What kind of pathology can we find in salivary glands and how are they managed?
Our saliva is produced by the large (parotid, submaxillary gland) and the small salivary glands. Quite often various lesions can be found in these glands, either benign or not. Furthermore in many case little stones can be detected inside these glands resulting to an abnorma production and outflow of saliva in the oral cavity. All the above usually result to bulking/swelling of face and /or neck (depending on the gland) that can also be painful.
We always recommend imaging of the lesion and perhaps a biopsy or fine needle aspiration biopsy in order to choose the best therapeutical plan. In some certain cases the gland will have to be operated in order to remove the lesion. We perform this kind of surgery with extreme care to vascular and neural distribution of the area in order to achieve the best result with the almost no complication.

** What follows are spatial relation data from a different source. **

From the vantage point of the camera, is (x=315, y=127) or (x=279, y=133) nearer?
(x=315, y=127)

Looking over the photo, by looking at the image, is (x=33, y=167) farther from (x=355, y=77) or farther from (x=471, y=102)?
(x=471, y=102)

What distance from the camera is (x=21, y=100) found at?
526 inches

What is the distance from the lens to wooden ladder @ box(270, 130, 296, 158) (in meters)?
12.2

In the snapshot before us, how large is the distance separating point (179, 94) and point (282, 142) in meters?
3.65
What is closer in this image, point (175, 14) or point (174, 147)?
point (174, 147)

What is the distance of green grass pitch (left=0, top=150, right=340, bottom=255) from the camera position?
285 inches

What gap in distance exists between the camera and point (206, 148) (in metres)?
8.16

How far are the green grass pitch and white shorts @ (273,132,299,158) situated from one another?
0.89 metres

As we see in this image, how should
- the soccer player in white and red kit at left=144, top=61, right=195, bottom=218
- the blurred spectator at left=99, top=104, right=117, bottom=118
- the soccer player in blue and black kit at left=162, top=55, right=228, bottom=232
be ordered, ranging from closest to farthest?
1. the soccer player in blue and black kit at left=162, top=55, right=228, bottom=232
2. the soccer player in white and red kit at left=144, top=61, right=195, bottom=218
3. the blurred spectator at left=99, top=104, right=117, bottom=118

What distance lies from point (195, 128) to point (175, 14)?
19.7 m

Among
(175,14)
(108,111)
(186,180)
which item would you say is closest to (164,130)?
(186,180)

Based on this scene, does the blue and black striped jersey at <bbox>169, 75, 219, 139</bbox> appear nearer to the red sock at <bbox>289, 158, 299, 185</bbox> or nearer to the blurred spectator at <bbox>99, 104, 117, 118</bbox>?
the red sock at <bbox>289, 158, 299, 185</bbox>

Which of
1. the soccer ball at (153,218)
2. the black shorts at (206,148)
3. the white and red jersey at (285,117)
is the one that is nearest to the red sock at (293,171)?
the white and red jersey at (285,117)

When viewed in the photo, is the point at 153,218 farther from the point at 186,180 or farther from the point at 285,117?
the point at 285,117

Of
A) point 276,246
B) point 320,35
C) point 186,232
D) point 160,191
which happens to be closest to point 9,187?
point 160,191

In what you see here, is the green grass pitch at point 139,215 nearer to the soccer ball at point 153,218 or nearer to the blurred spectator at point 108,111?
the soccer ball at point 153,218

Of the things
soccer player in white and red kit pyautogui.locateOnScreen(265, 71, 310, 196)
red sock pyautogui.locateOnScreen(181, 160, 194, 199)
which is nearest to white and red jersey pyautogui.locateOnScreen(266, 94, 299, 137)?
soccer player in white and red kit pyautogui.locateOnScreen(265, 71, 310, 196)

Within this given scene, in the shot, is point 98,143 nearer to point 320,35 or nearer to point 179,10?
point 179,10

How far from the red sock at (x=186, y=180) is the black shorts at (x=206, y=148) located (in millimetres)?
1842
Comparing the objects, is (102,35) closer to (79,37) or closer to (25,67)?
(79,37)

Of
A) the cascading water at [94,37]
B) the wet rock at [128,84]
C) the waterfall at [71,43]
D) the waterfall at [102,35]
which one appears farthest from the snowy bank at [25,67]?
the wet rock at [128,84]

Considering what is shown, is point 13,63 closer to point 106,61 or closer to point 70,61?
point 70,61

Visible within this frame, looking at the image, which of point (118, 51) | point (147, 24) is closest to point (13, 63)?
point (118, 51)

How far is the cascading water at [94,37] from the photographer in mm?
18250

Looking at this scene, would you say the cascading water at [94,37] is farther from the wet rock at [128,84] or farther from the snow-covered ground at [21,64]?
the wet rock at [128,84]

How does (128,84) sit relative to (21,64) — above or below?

I have a swelling in my neck some time now. What can it be?
Quite often a patient complains of a swelling in the neck. Using imaging methods and -if necessary- fine needle aspiration biopsy we can make a diagnosis of the lesion.
Such lesions can be benign or not. The most common benign lesions are branchial cysts, thyroglossal duct cysts etc. These lesions are removed surgically with excellent results and no postoperative pain.
A lymph node can also be suddenly or gradually enlarged in the neck area. In such a case we perform a series of examinations and if needed we proceed to excision under local or general anesthesia.
Chronic patients with neurological disease (such as ALS) or diseases and conditions of the respiratory system (such as long lasting intubation) need a permanent breathing airway. The surgical procedure to obtain this airway is called tracheostomy and we perform it under general anesthesia.